Consider the records below. How many of their lines include the word "them"? State the number and nothing else.

(Stored items)
Start of Block

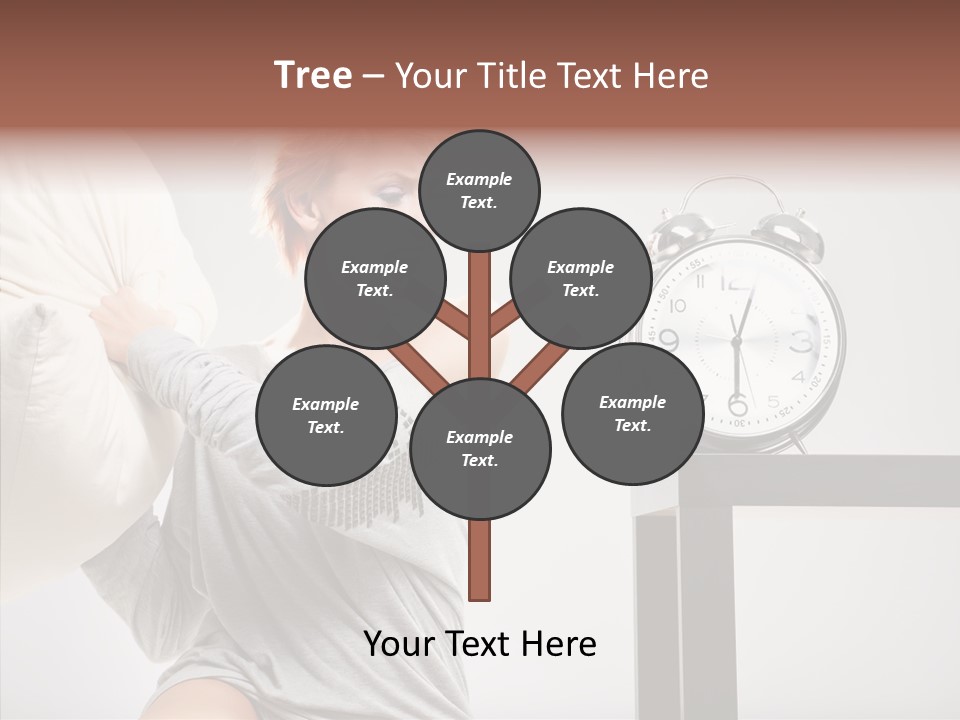 Tree – Your Title Text Here

Example Text.

Example Text.

Example Text.

Example Text.

Example Text.

Example Text.

Your Text Here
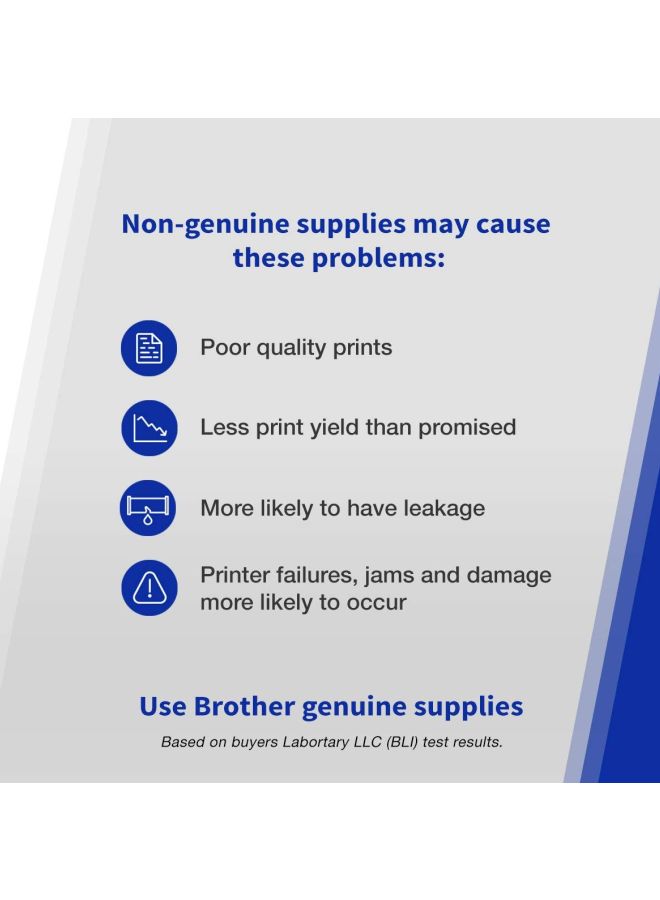 Non-genuine supplies may cause these problems:

Poor quality prints

Less print yield than promised

More likely to have leakage

Printer failures, jams and damage more likely to occur

Use Brother genuine supplies

Based on buyers Labortary LLC (BLI) test results.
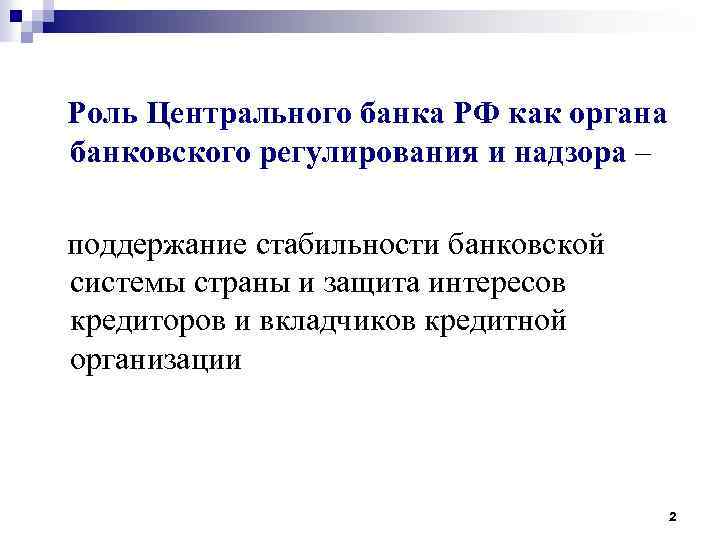 Роль Центрального банка РФ как органа банковского регулирования и надзора –

поддержание стабильности банковской системы страны и защита интересов кредиторов и вкладчиков кредитной организации

2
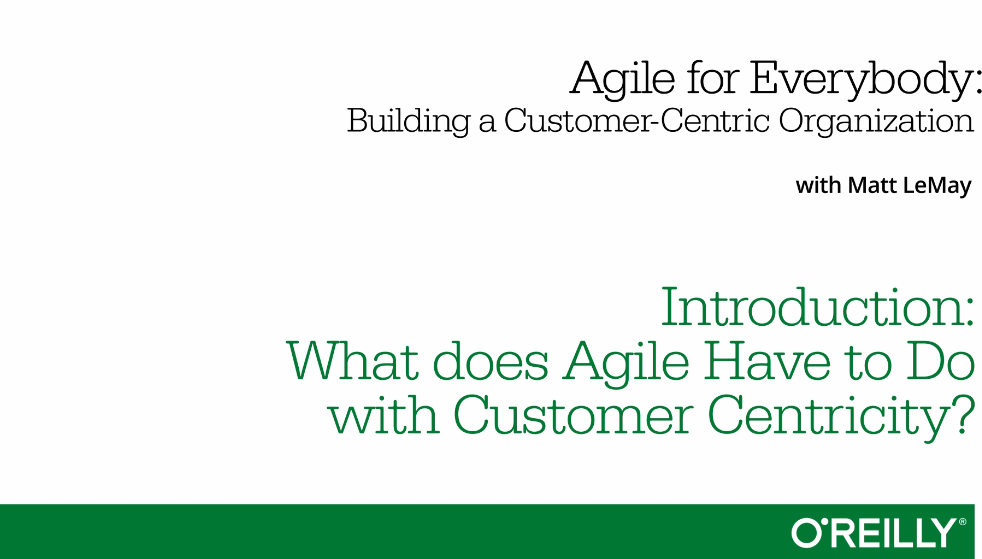 Agile for Everybody:
Building a Customer-Centric Organization

with Matt LeMay

Introduction:
What does Agile Have to Do with Customer Centricity?

O'REILLY®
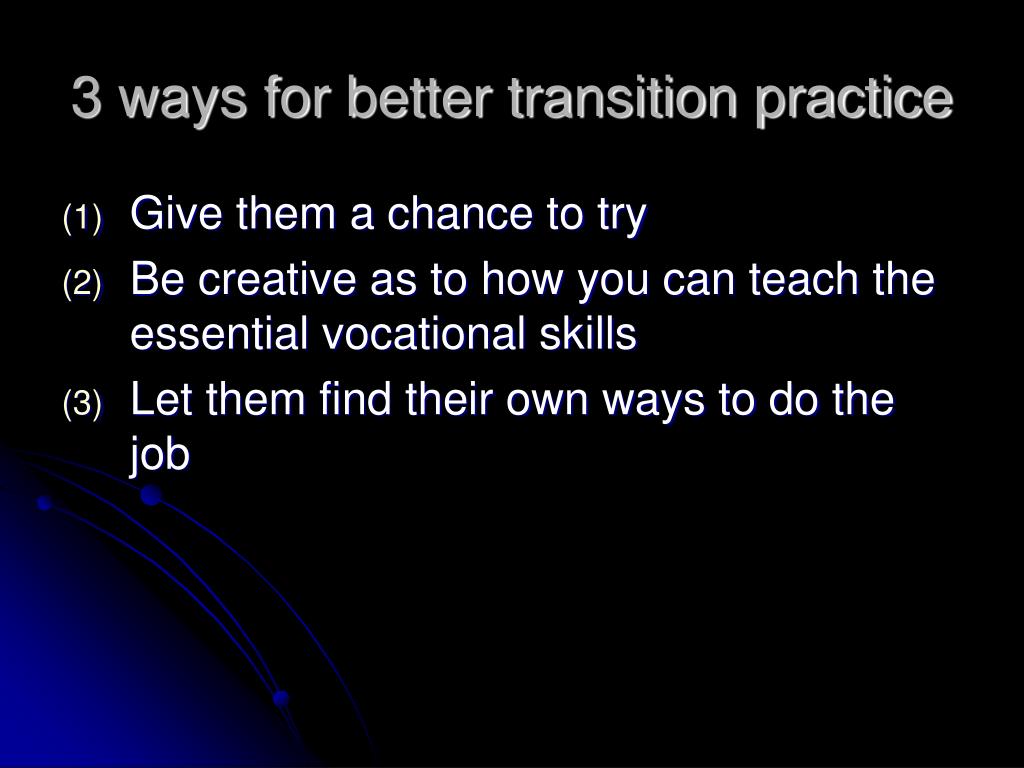 3 ways for better transition practice

(1) Give them a chance to try

(2) Be creative as to how you can teach the essential vocational skills

(3) Let them find their own ways to do the job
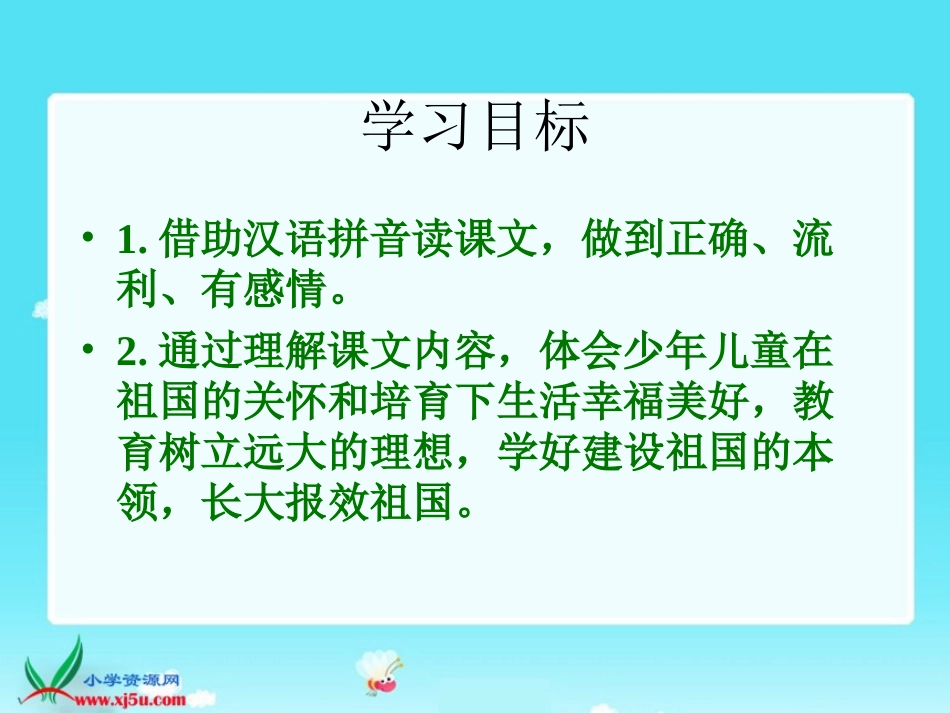 学习目标

• 1. 借助汉语拼音读课文，做到正确、流利、有感情。

• 2. 通过理解课文内容，体会少年儿童在祖国的关怀和培育下生活幸福美好，教育树立远大的理想，学好建设祖国的本领，长大报效祖国。

小学资源网
www.xj5u.com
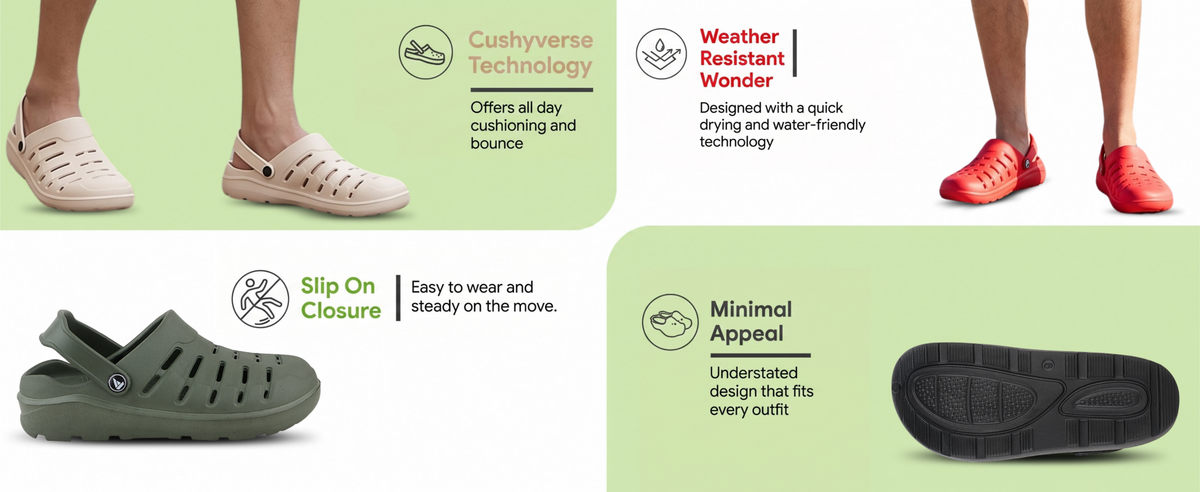 Cushyverse Technology

Offers all day cushioning and bounce

Weather Resistant Wonder

Designed with a quick drying and water-friendly technology

Slip On Closure

Easy to wear and steady on the move.

Minimal Appeal

Understated design that fits every outfit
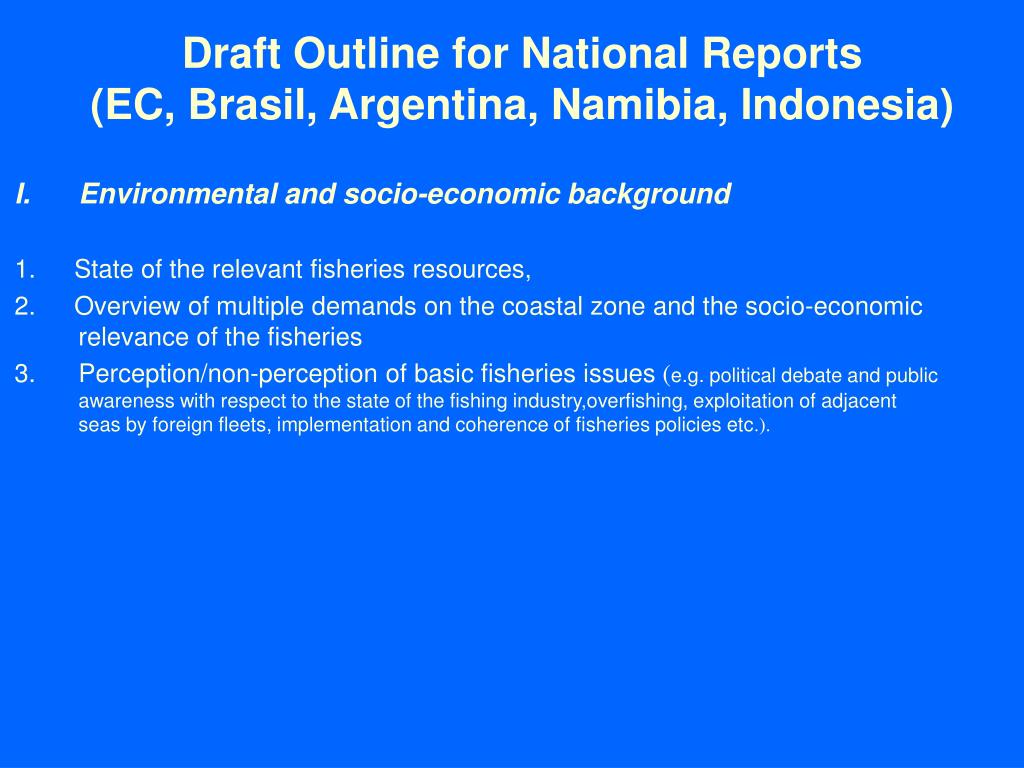 Draft Outline for National Reports
(EC, Brasil, Argentina, Namibia, Indonesia)

I. Environmental and socio-economic background

1. State of the relevant fisheries resources,
2. Overview of multiple demands on the coastal zone and the socio-economic relevance of the fisheries
3. Perception/non-perception of basic fisheries issues (e.g. political debate and public awareness with respect to the state of the fishing industry,overfishing, exploitation of adjacent seas by foreign fleets, implementation and coherence of fisheries policies etc.).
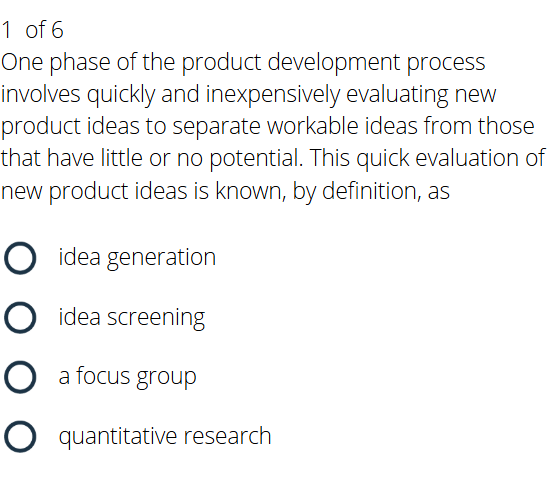 1 of 6
One phase of the product development process involves quickly and inexpensively evaluating new product ideas to separate workable ideas from those that have little or no potential. This quick evaluation of new product ideas is known, by definition, as

idea generation

idea screening

a focus group

quantitative research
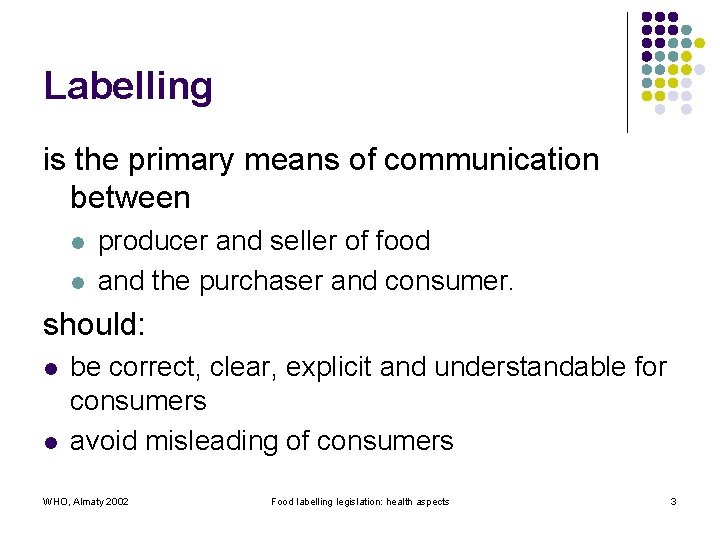 Labelling

is the primary means of communication between

- producer and seller of food
- and the purchaser and consumer.

should:

- be correct, clear, explicit and understandable for consumers
- avoid misleading of consumers

WHO, Almaty 2002

Food labelling legislation: health aspects

3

End of Block

Output for this exercise: 2